**** RECORDS SHOWN

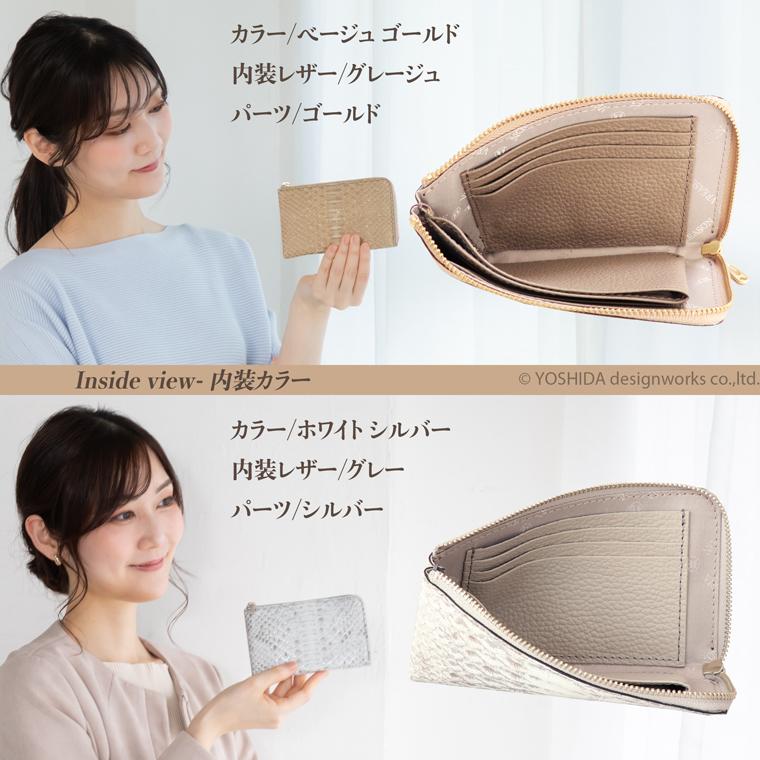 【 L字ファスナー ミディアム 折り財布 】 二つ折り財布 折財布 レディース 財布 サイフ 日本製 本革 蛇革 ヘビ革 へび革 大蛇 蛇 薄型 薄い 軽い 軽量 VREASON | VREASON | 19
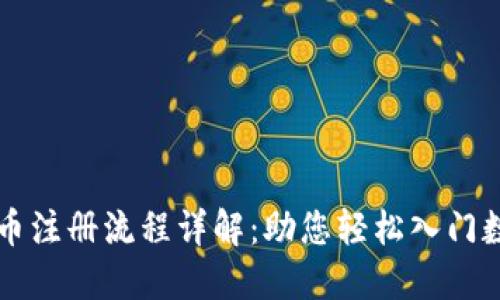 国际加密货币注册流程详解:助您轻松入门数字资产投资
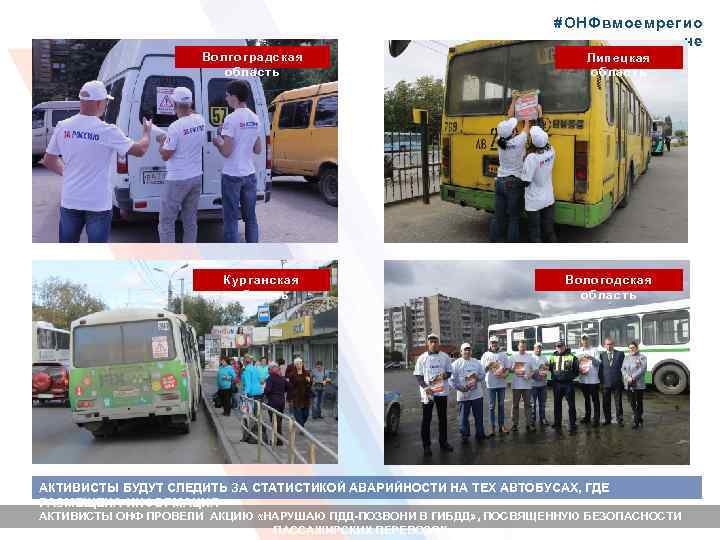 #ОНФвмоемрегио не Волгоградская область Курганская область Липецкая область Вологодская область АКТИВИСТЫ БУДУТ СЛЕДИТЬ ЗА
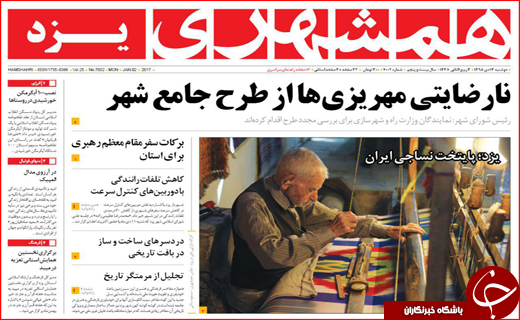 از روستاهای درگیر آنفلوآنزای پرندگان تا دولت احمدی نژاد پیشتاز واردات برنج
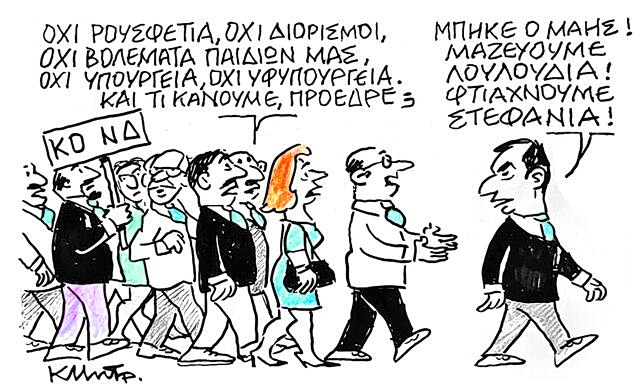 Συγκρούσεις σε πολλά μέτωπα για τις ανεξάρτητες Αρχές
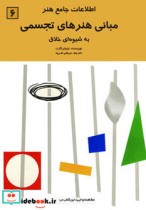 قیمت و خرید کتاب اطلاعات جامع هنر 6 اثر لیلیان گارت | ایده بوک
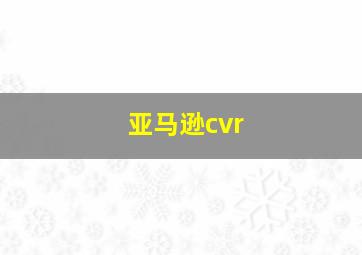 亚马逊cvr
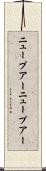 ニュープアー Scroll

********

REQUEST: Rewrite every entry above, renaming each occurrence of "VREASON" to "V-REASON" and keeping all other text unchanged. Leave the pictures out of your answer.

OUTPUT FOR THIS TASK:
 【 L字ファスナー ミディアム 折り財布 】 二つ折り財布 折財布 レディース 財布 サイフ 日本製 本革 蛇革 ヘビ革 へび革 大蛇 蛇 薄型 薄い 軽い 軽量 V-REASON | V-REASON | 19
 国际加密货币注册流程详解:助您轻松入门数字资产投资
 #ОНФвмоемрегио не Волгоградская область Курганская область Липецкая область Вологодская область АКТИВИСТЫ БУДУТ СЛЕДИТЬ ЗА
 از روستاهای درگیر آنفلوآنزای پرندگان تا دولت احمدی نژاد پیشتاز واردات برنج
 Συγκρούσεις σε πολλά μέτωπα για τις ανεξάρτητες Αρχές
 قیمت و خرید کتاب اطلاعات جامع هنر 6 اثر لیلیان گارت | ایده بوک
 亚马逊cvr
 ニュープアー Scroll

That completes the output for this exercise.